# Appendix ii - EDA: Searching for Optimal Lags Programmatically

Description: Searching for optimal feature lags to utilize in feature engineering.

*To Note: None of the engineered features here made it to our production model. Due to the superior performance, and additional model interpretability, we moved forward with feature lags previously utilized by Lieb, et al.*

In [1]:
import numpy as np
import pandas as pd
import matplotlib.pyplot as plt
import seaborn as sns

**Importing Final Dataframe**

In [2]:
df = pd.read_csv('../data/final_dataframe_features.csv')

### 'Grid Searching' Through Rolling & Shifted Feature Means

We created a function that will help us search through different permutations of rolling means, along with shifted days, to see which configuration will give us the highest correlation with the Number of Mosquitos per trap. We'll compare that against calculating expanding means of each feature, and checking it's correlation with `NumMosquitos`. 

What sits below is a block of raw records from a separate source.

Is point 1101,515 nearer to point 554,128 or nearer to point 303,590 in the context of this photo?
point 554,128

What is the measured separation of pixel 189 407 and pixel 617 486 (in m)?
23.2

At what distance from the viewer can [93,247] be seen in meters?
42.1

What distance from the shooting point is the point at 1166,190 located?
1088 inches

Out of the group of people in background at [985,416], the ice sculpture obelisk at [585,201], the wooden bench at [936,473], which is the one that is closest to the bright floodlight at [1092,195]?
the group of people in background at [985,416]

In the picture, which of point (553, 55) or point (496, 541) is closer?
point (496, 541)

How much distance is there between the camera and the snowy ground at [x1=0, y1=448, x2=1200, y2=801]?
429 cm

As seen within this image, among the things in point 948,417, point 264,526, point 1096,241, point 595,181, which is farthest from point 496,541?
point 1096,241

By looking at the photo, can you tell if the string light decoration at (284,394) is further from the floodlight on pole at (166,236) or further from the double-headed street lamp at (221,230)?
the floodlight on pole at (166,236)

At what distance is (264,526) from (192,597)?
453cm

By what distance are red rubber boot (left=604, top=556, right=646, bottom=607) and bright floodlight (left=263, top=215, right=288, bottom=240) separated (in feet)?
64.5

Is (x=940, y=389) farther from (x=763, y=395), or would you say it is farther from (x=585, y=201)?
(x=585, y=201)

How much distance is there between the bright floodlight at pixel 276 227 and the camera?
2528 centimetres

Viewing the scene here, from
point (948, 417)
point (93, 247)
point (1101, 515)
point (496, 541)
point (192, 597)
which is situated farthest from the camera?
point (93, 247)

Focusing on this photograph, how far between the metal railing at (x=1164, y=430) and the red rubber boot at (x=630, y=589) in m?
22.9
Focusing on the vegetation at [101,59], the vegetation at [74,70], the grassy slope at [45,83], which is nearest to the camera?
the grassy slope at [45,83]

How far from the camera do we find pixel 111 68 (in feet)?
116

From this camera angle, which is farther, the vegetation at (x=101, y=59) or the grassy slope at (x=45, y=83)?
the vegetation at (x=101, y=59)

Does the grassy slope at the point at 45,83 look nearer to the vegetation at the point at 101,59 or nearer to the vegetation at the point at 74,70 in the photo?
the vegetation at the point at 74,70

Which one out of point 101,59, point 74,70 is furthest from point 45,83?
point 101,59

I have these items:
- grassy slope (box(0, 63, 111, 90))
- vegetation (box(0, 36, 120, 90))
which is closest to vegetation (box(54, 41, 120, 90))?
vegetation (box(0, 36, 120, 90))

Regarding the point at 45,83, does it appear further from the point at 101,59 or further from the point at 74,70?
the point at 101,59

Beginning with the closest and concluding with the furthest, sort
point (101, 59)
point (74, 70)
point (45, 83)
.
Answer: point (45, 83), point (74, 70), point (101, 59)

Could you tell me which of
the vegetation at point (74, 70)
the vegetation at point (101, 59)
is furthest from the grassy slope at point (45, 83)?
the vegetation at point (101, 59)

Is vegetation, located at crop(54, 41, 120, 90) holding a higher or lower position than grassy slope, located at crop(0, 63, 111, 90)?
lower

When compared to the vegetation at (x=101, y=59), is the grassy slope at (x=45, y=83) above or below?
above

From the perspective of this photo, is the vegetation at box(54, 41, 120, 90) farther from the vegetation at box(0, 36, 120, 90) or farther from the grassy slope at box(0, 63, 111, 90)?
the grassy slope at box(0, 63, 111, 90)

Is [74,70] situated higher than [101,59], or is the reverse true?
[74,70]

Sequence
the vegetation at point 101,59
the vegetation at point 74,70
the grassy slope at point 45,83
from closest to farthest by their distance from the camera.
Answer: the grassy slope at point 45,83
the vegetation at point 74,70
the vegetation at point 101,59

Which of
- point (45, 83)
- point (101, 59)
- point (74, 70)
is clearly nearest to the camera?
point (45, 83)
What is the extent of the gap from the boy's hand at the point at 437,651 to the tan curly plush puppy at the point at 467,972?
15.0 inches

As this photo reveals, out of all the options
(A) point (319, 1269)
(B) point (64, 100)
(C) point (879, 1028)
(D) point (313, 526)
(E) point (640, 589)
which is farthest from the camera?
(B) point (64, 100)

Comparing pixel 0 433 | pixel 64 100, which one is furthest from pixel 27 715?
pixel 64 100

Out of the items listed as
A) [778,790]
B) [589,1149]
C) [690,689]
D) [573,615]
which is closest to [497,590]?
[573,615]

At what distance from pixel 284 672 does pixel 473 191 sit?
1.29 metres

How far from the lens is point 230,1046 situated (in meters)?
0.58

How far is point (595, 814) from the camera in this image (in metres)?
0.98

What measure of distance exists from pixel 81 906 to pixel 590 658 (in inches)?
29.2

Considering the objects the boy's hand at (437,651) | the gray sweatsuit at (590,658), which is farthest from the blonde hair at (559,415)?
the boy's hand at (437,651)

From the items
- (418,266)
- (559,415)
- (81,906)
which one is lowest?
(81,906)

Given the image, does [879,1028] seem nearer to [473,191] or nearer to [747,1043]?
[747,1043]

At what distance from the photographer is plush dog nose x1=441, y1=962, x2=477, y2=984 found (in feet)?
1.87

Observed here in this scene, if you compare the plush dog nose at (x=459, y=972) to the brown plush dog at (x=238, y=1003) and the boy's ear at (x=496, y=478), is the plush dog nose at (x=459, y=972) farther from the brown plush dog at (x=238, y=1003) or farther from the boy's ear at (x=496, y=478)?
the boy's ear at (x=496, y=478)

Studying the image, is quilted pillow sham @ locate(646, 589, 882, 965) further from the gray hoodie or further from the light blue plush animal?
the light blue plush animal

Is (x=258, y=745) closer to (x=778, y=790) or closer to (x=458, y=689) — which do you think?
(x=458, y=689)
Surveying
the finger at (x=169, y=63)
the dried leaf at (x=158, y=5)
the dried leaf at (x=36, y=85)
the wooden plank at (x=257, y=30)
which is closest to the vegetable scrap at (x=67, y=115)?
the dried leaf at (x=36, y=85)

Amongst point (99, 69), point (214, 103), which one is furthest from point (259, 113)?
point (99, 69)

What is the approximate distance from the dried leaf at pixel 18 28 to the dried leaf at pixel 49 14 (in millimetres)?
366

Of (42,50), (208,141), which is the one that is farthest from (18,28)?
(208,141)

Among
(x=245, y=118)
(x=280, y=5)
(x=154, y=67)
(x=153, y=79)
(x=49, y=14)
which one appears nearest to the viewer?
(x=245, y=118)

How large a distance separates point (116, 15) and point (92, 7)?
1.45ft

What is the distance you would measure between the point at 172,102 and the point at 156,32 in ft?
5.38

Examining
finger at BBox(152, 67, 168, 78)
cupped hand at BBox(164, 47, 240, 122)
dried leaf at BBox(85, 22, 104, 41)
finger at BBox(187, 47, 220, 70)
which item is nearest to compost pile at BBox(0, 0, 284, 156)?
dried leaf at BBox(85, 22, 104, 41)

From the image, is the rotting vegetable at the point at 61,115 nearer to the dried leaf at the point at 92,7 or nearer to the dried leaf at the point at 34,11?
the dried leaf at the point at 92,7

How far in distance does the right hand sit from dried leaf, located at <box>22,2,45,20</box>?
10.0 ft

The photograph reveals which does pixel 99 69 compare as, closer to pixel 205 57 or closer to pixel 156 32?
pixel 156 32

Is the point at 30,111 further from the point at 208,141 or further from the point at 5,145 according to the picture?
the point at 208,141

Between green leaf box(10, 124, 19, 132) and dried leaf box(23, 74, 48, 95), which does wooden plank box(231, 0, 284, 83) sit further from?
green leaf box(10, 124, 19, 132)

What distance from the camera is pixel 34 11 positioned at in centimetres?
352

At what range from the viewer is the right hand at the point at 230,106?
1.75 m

Based on research from *Lebl, et al*, we believe the following features and ranges will be most telling for the number of mosquitos per trap:
- Daytime Length averaged 4-5 weeks prior
- Temperature averaged 2 weeks prior
- Wind speed averaged over 3 weeks prior

We'll then measure the difference between highest correlated feature lags and un-lagged features to get an idea of how much these prior weather events tell us about mosquito populations.

In [3]:
def hi_corr(f1, f2, rm_min=3, rm_max=7, min_val=1, max_val=30):
    corr_array = []
    new_array = []
    for k in range(rm_min, rm_max + 1):
        for i in range(min_val, max_val + 1):
            new_array.append(np.corrcoef(f1.rolling(k).mean().shift(i).dropna(), f2.drop(f2.index[:i+k-1]))[0,1])
            corr_array.append(np.corrcoef(f1.rolling(k).mean().shift(i).dropna(), f2.drop(f2.index[:i+k-1]))[0,1])
            new_array.append('Rolling Mean: {}'.format(k))
            new_array.append('Shifted Value: {}'.format(i))
    corr_max = max(corr_array)
    corr_min = min(corr_array)
    if abs(corr_min) > corr_max:
        windex = new_array.index(corr_min)
        print(corr_min, new_array[windex + 1], new_array[windex + 2])
    else:
        windex = new_array.index(corr_max)
        print(corr_max, new_array[windex + 1], new_array[windex + 2])
    return

**Daylength Related**

Examining `Day_length`

In [4]:
hi_corr(df['Day_length'], df['NumMosquitos'], rm_min=1, rm_max=7, min_val=21, max_val=42)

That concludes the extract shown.